By Philip Blenkinsop

BRUSSELS, Oct 29 (Reuters) - The European Union has

decided to increase tariffs on Chinese-built electric vehicles

to as much as 45.3% at the end of its highest profile

investigation that has divided Europe and prompted retaliation

from Beijing.

Just over a year after launching its anti-subsidy probe, the

European Commission will set out extra tariffs ranging from 7.8%

for Tesla to 35.3% for China's SAIC, on top of the EU's standard

10% car import duty.

A senior EU official said the extra tariffs had been

formally approved on Tuesday. The new rates are set to be

published in the EU's Official Journal later in the day or on

Wednesday. They will take effect the following day.

The Commission, which oversees EU trade policy, has said

tariffs are required to counter what it says are unfair

subsidies including preferential financing and grants as well as

land, batteries and raw materials at below market prices.

It says China's spare production capacity of three million

EVs per year is twice the size of the EU market. Given 100%

tariffs in the United States and Canada, the most obvious outlet

for those EVs is Europe.

------------------------------------------------

• **STATED PROBLEM A**:
Answer these questions from the excerpt on EU tariffs for Chinese electric vehicles:
(i) What is the highest tariff rate the European Union will apply to Chinese-built electric vehicles?
(ii) What extra tariff will Tesla face?
(iii) How large is China's spare production capacity for EVs each year?
• **STATED PROBLEM B**:
Extend the news excerpt on EU tariffs for Chinese electric vehicles with a few paragraphs that pick up after its last sentence.

A block of data
------------------------------------------------

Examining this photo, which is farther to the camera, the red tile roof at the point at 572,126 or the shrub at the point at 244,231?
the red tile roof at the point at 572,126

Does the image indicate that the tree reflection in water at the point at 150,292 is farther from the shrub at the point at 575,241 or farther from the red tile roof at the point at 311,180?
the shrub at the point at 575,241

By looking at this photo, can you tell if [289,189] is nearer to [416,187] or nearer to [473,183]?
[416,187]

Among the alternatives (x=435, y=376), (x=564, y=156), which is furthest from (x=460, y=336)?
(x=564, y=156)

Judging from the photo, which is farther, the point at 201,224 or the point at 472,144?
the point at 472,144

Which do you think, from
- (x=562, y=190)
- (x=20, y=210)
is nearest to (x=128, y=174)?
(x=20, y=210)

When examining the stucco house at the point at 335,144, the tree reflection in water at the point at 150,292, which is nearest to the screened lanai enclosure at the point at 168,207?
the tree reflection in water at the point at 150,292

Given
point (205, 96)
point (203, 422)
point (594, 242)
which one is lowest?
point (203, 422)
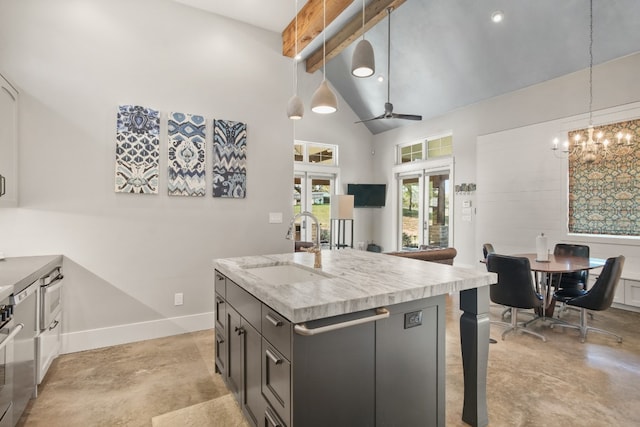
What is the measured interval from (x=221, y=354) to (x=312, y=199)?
604 cm

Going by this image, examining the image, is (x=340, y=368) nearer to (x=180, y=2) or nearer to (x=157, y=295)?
(x=157, y=295)

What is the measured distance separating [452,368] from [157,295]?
9.45 feet

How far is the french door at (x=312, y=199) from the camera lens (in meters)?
8.05

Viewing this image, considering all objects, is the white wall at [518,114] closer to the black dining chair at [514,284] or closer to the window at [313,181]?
the window at [313,181]

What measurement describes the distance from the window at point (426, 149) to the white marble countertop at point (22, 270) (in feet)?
22.1

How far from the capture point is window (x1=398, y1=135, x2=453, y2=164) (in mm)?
7097

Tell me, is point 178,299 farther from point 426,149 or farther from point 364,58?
point 426,149

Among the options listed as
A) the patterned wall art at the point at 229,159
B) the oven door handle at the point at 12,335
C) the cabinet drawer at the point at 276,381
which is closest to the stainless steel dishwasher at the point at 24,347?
the oven door handle at the point at 12,335

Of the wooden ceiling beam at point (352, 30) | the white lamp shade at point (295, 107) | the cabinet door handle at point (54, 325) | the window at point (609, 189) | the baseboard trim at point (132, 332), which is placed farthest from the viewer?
the wooden ceiling beam at point (352, 30)

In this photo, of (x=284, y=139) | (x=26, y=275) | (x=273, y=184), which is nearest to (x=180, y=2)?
(x=284, y=139)

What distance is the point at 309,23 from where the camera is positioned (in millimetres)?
3643

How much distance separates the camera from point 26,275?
202 centimetres

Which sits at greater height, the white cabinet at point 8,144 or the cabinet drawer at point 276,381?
the white cabinet at point 8,144

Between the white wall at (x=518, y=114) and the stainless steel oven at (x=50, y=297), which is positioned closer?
the stainless steel oven at (x=50, y=297)
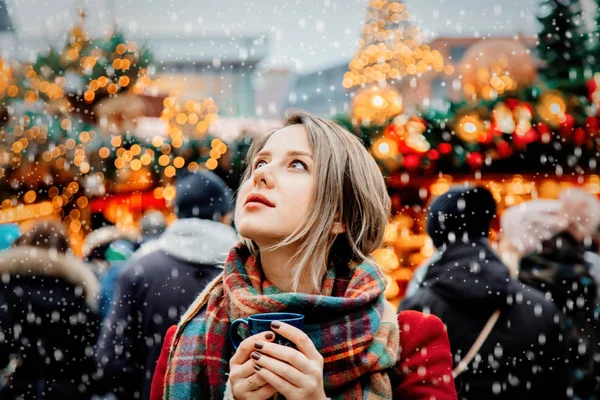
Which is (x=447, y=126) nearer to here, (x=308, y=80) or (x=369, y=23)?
(x=369, y=23)

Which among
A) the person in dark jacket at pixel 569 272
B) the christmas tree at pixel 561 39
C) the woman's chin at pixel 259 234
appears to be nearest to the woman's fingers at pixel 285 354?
the woman's chin at pixel 259 234

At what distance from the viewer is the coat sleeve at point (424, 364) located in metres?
1.29

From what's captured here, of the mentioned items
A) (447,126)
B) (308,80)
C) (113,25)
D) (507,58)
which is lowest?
(308,80)

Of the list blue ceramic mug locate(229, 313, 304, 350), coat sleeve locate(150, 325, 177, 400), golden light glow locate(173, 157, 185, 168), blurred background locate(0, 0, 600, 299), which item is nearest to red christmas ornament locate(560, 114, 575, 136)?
blurred background locate(0, 0, 600, 299)

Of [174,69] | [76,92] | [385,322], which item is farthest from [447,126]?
[174,69]

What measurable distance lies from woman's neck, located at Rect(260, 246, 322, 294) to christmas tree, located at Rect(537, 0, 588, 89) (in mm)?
7561

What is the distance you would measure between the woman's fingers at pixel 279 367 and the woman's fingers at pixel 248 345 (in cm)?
2

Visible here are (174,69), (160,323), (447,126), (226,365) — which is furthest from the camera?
(174,69)

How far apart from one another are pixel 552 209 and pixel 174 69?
16.0 m

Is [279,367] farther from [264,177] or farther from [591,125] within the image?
[591,125]

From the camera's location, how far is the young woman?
1.25 m

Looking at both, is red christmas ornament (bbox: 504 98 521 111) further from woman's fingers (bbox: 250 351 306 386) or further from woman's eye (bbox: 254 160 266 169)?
woman's fingers (bbox: 250 351 306 386)

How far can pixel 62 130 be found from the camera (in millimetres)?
7680

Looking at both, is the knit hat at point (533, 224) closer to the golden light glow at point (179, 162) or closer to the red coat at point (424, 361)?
the red coat at point (424, 361)
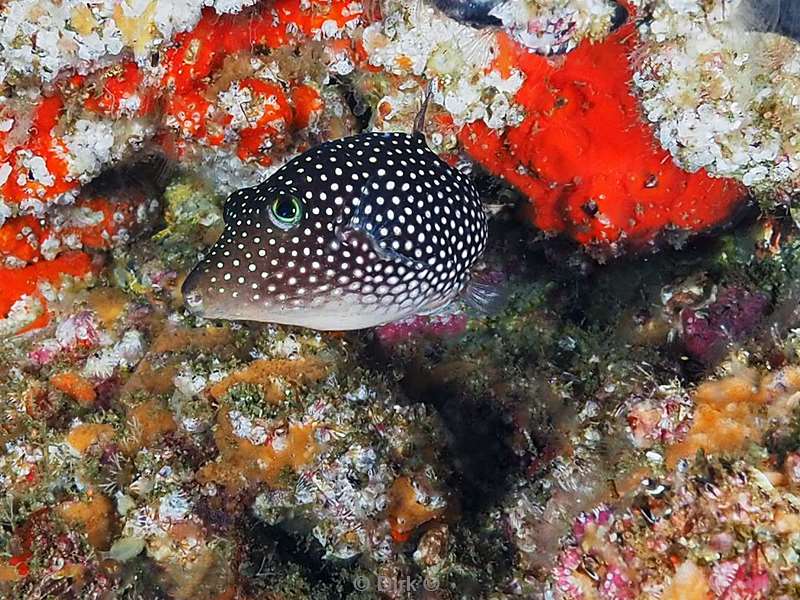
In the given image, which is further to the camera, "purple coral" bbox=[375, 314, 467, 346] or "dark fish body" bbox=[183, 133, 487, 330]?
"purple coral" bbox=[375, 314, 467, 346]

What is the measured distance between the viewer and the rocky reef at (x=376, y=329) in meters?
4.00

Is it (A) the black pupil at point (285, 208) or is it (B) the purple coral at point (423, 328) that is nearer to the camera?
(A) the black pupil at point (285, 208)

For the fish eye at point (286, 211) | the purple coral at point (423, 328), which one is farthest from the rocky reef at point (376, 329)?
the fish eye at point (286, 211)

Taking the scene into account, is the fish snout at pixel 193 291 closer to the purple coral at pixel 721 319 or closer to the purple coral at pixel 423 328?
the purple coral at pixel 423 328

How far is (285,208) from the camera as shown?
3689 mm

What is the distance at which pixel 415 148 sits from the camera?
430cm

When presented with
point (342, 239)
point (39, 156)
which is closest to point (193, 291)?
point (342, 239)

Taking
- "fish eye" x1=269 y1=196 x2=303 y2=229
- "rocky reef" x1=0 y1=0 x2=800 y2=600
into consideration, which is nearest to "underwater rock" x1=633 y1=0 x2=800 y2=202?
"rocky reef" x1=0 y1=0 x2=800 y2=600

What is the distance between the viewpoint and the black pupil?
3.68 m

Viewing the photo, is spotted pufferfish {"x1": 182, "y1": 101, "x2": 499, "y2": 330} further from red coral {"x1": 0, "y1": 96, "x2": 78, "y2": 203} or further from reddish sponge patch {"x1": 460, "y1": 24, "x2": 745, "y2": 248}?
red coral {"x1": 0, "y1": 96, "x2": 78, "y2": 203}

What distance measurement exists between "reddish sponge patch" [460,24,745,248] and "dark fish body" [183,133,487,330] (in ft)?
2.50

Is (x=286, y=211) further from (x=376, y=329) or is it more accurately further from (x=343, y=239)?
(x=376, y=329)

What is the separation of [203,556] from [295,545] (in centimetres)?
71

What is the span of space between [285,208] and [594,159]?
7.73 feet
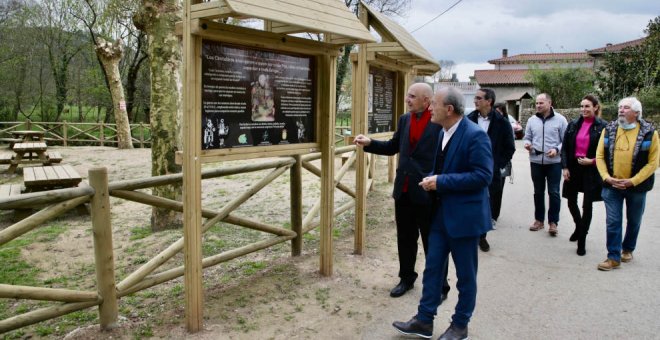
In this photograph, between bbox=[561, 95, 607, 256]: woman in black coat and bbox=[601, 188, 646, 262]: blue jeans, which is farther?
bbox=[561, 95, 607, 256]: woman in black coat

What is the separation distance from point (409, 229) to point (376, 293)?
690mm

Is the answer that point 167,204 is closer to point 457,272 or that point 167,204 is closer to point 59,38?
point 457,272

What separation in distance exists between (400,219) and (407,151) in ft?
2.05

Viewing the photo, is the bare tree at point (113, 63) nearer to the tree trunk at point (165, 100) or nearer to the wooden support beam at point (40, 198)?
the tree trunk at point (165, 100)

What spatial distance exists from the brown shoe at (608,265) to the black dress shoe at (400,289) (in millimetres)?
2184

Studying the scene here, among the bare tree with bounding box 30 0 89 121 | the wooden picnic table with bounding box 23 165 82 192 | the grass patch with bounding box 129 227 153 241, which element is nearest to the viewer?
the grass patch with bounding box 129 227 153 241

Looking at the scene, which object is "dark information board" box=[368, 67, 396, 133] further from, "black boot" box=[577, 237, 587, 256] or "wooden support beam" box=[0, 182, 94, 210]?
"wooden support beam" box=[0, 182, 94, 210]

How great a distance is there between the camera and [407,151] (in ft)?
13.8

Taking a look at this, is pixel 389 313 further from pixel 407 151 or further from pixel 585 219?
pixel 585 219

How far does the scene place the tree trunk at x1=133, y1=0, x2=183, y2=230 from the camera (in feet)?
22.5

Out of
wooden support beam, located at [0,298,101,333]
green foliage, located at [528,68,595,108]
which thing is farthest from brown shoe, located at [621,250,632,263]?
green foliage, located at [528,68,595,108]

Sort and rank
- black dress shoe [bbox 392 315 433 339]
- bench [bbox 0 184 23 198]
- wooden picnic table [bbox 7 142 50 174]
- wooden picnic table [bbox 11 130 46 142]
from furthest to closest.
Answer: wooden picnic table [bbox 11 130 46 142] < wooden picnic table [bbox 7 142 50 174] < bench [bbox 0 184 23 198] < black dress shoe [bbox 392 315 433 339]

------------------------------------------------

• **RIGHT ANSWER A**:
(i) As much as 45.3%.
(ii) 7.8%.
(iii) Three million EVs per year.

• **RIGHT ANSWER B**:
Beijing has called the EU tariffs protectionist and damaging

to EU-China relations and automotive supply chains, and has

launched its own probes this year into imports of EU brandy,

dairy and pork products in apparent retaliation.

It has also challenged the EU's provisional measures at the

World Trade Organization.

European automakers are grappling with an influx of

lower-cost EVs from Chinese rivals. The Commission estimates

Chinese brands' share of the EU market has risen to 8% from

below 1% in 2019 and could reach 15% in 2025. It says prices are

typically 20% below those of EU-made models.

The EU's stance towards Beijing has hardened in the last

five years. It views China as a potential partner in some areas,

but also as a competitor and a systemic rival, but EU members

are not united on EV tariffs.

Germany, the EU's biggest economy and major car producer,

opposed tariffs in a vote earlier this month in which 10 EU

members backed them, five voted against and 12 abstained.

Germany's economy ministry said on Tuesday Berlin supported

ongoing EU negotiations with China and hoped for a diplomatic

resolution to mitigate trade tensions while protecting EU

industry.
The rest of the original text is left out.